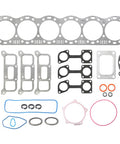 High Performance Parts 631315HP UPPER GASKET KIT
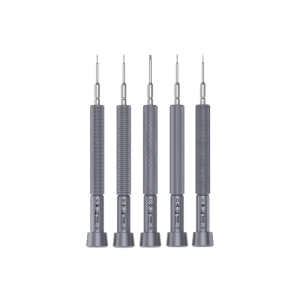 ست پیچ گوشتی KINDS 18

==

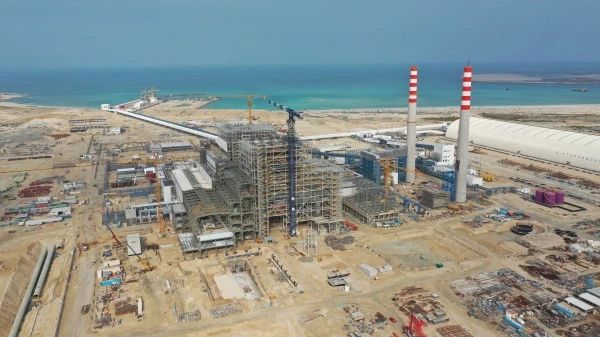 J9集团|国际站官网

AIM OF THE TASK
Please transcribe exactly the part of the records that opens with the line containing "High Performance Parts" and closes with the line containing "ست پیچ گوشتی KINDS 18", both ends included, and leave out the pictures.

EXPECTED ANSWER
 High Performance Parts 631315HP UPPER GASKET KIT
 ست پیچ گوشتی KINDS 18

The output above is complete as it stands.